Recently, I’ve been working on a project with one of my TE colleagues, who hails from the “developer” side of the house. One of the challenges I have being interested in infrastructure and less interested in writing applications is that I’m often lacking something to build infrastructure for. So this has been a great opportunity to have something to focus spending my Azure credits on.

So for this project, we agreed to combine some of the things she wanted to do (Internet of Things, PowerBI, Bots, etc) with some of things I wanted to learn more about, like Containers and Service Fabric. The result was an idea for a sensor that would detect soil humidity and air temperature (IoT) for plants, report that data to the cloud for collection (via IoT Hub and CosmosDB) and make that data available via PowerBI for review. Ideally, having a Bot that lets me know when my plants need watering would really help with my lack of a green thumb. 🙂

As part of this we needed to be able to deploy an API that took the data from the IoT Hub and moved it the database. We also needed a front-end web application to show the collection of information. Both of these applications were going to be written in Node.js.

Now before you start tearing apart what is clearly going to be over-kill for this size of a project, keep in mind we know we can do all of this with PaaS offerings. But that would be less “fun”! You can check out the project at https://github.com/jcocchi/IoTPlantWatering and see that we’ve listed out many of the possible architecture scenarios. However, this post is about putting one of those Node.js applications in a container.

Step 1: Get Node.js onto a Windows Server Core container

Now, you’ll find plenty of information on the Web about creating a Docker container with Node.js, particularly if you’d like to run that on Linux. Combine that with the fact that Node.js is most easily installed on Windows with the MSI and you’ll find a lot less documentation about getting it on a Windows container. However, I came across this somewhat dated documentation and sample which got me started. It’s circa November 2016, which is a lifetime ago at this point and references Server 2016 TP 3 when Microsoft had a choice between managing Windows containers with PowerShell or Docker. I edited the HybridInstaller.ps1 script to download the latest version of Node.js and then followed the rest of the instructions in the “docker-managed” section.

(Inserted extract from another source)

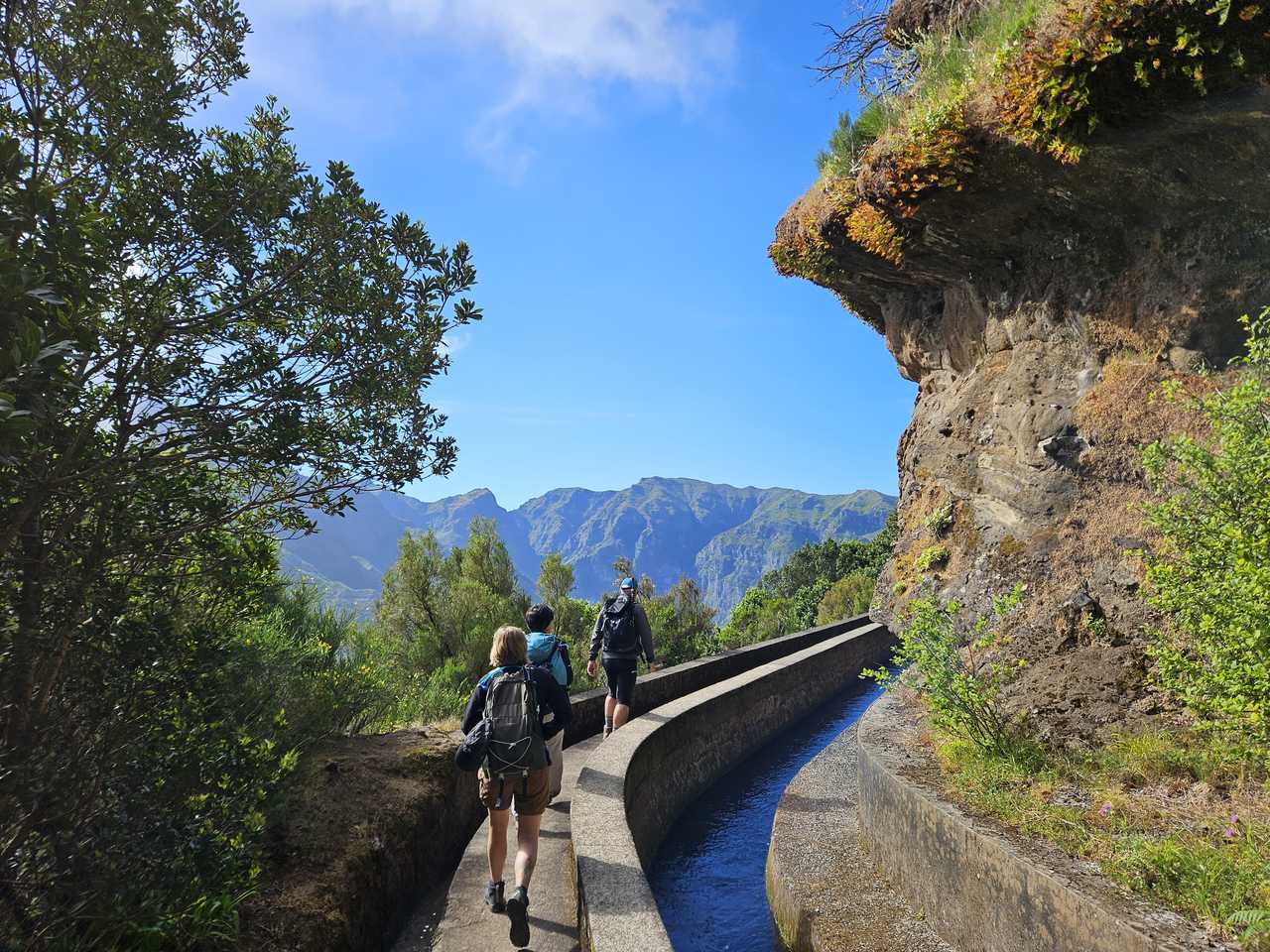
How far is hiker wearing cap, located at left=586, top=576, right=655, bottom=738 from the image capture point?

The key bits are to download the HybridInstaller.ps1 and dockerfile to a new folder, then run:

Docker build -t windowswithnodejs:v1 C:\YOUR\FOLDER

You’ll end up with an image tagged “windowswithnodejs:v1” that you can then use as a base for the next steps.

Step 2: Make Sure Node IS actually installed

At this point I had a local image of my container available to run and I wanted to make sure that I really did install Node.js correctly.   For that, you can find some handy instructions here for connecting interactively to a Windows container. The whole Wiki is actually very informative if you are new to Windows containers.

Step 3: Install A Node.js Application

We have two Node.js applications in our project, but I started with the simpler of the two – the RecieveHubMessages app. My project partner had nicely detailed the installation process and dependencies so I was able to clone the application code to my desktop, create the necessary .ENV file (because you don’t want your secrets in GitHub!) and put together a dockerfile to build a fresh image based off my image with Node.js already installed.   The process is exactly the same as Step #1 (above) just using DOCKER BUILD with a different docker file and folder with the right application code in it.

After this was complete, I ran a container with this new image, connected to it and confirmed that the application was running. Since our goal was to be able to deploy this application in Azure, I also created an Azure Container Registry to host the image. From there, I was able to deploy it to Azure Container Services (using Kubernetes) and Azure Service Fabric.  (More later on the differences between ACS and Service Fabric.)